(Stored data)
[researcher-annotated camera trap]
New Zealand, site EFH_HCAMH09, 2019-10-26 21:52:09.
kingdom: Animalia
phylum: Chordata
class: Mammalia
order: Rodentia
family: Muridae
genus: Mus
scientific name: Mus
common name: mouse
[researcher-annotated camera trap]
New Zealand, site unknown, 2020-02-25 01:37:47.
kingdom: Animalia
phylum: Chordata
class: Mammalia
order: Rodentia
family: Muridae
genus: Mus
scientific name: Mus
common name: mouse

--

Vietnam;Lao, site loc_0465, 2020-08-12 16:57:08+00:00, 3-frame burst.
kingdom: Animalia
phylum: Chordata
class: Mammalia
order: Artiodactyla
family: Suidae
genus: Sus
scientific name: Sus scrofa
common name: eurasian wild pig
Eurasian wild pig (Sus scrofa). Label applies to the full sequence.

...

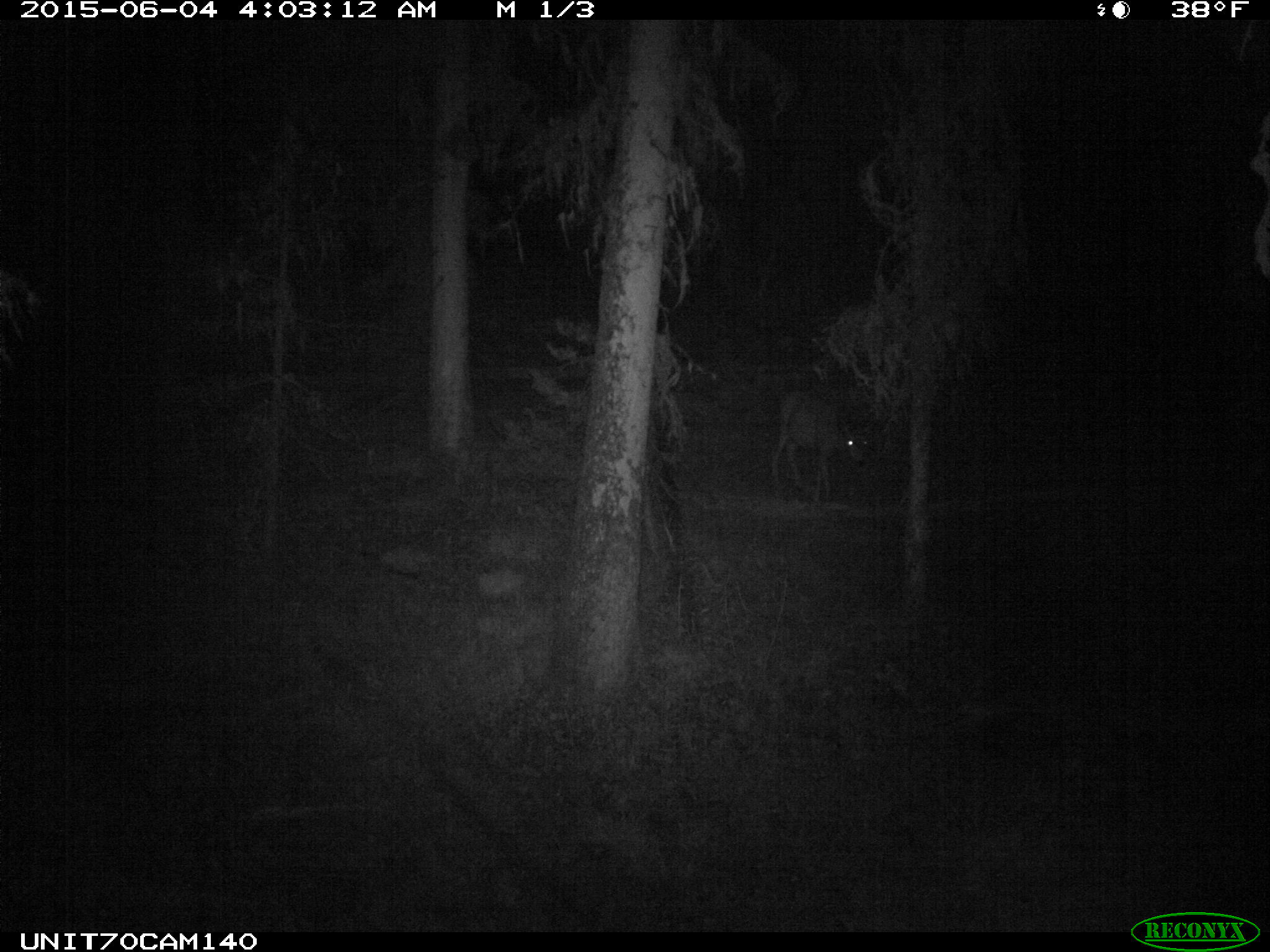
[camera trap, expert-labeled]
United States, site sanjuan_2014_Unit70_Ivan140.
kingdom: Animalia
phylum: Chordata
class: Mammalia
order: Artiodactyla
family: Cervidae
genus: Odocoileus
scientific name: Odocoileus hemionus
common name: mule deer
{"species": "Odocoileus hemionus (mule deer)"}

ACTION ITEM: Read through the entries, then copy every line where the string "scientific" is found.

THE ANSWER:
scientific name: Mus
scientific name: Mus
scientific name: Sus scrofa
scientific name: Odocoileus hemionus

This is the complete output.